The notebooks were implemented using Python 3.7. The list of Python package dependencies is defined in requirements.txt. A typical process for installing the package dependencies involves creating a new Python virtual environment and then inside the environment executing
pip install -r requirements.txt
As listed in the aforementioned requirements file, the relevant dependency for computing path signatures is the package iisignature. For notes on operating systems supported by iisignature and how to resolve installation issues, please refer to the project's documentation
When executed, the notebooks attempt to download and extract required datasets automatically. For this purpose, the following command-line utilities must be available in the user's environment:
unzip
uncompress
Both utilities are typically present on MacOS and Linux installations. For the case when it is not possible to execute these aforementioned utilities successfully from within the notebook, we advise the user to download and extract the datasets manually, before executing the notebooks.
The code has been verified to execute successfully under MacOS Catalina 10.15.3 and Windows 10.

**ACTIONS TO TAKE:**
- a) Which command-line programs do the installation notes name or show being run? List every one.
- b) Condense the paragraph of the installation notes that begins "Both utilities are typically present" into two shorter sentences that keep its main facts.
The material after these installation notes is separate from them.

**RAW RECORDS:**
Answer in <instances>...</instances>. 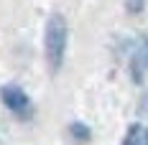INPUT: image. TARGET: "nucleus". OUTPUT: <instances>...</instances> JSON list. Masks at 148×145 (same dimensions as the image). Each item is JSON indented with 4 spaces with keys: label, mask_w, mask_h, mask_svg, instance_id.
Masks as SVG:
<instances>
[{
    "label": "nucleus",
    "mask_w": 148,
    "mask_h": 145,
    "mask_svg": "<svg viewBox=\"0 0 148 145\" xmlns=\"http://www.w3.org/2000/svg\"><path fill=\"white\" fill-rule=\"evenodd\" d=\"M66 46H69V23L61 13H51L46 18V28H44V54L51 74H56L64 66Z\"/></svg>",
    "instance_id": "obj_1"
},
{
    "label": "nucleus",
    "mask_w": 148,
    "mask_h": 145,
    "mask_svg": "<svg viewBox=\"0 0 148 145\" xmlns=\"http://www.w3.org/2000/svg\"><path fill=\"white\" fill-rule=\"evenodd\" d=\"M69 135H72V140H77V143H87L89 138H92V130H89L84 122H72L69 125Z\"/></svg>",
    "instance_id": "obj_5"
},
{
    "label": "nucleus",
    "mask_w": 148,
    "mask_h": 145,
    "mask_svg": "<svg viewBox=\"0 0 148 145\" xmlns=\"http://www.w3.org/2000/svg\"><path fill=\"white\" fill-rule=\"evenodd\" d=\"M0 99L3 104L18 117H28L31 112V97L26 94V89L18 84H3L0 87Z\"/></svg>",
    "instance_id": "obj_3"
},
{
    "label": "nucleus",
    "mask_w": 148,
    "mask_h": 145,
    "mask_svg": "<svg viewBox=\"0 0 148 145\" xmlns=\"http://www.w3.org/2000/svg\"><path fill=\"white\" fill-rule=\"evenodd\" d=\"M128 71H130L133 84H143L148 79V36H138V44H133L130 59H128Z\"/></svg>",
    "instance_id": "obj_2"
},
{
    "label": "nucleus",
    "mask_w": 148,
    "mask_h": 145,
    "mask_svg": "<svg viewBox=\"0 0 148 145\" xmlns=\"http://www.w3.org/2000/svg\"><path fill=\"white\" fill-rule=\"evenodd\" d=\"M125 10L130 15H138L146 10V0H125Z\"/></svg>",
    "instance_id": "obj_6"
},
{
    "label": "nucleus",
    "mask_w": 148,
    "mask_h": 145,
    "mask_svg": "<svg viewBox=\"0 0 148 145\" xmlns=\"http://www.w3.org/2000/svg\"><path fill=\"white\" fill-rule=\"evenodd\" d=\"M120 145H148V125H143V122H130Z\"/></svg>",
    "instance_id": "obj_4"
}]
</instances>
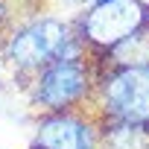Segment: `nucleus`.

**SOLUTION LIST:**
- a) pip, unzip, uncompress

- b) unzip and uncompress usually come installed on MacOS and Linux. If they cannot be run from within the notebook, download and extract the datasets manually before running the notebooks.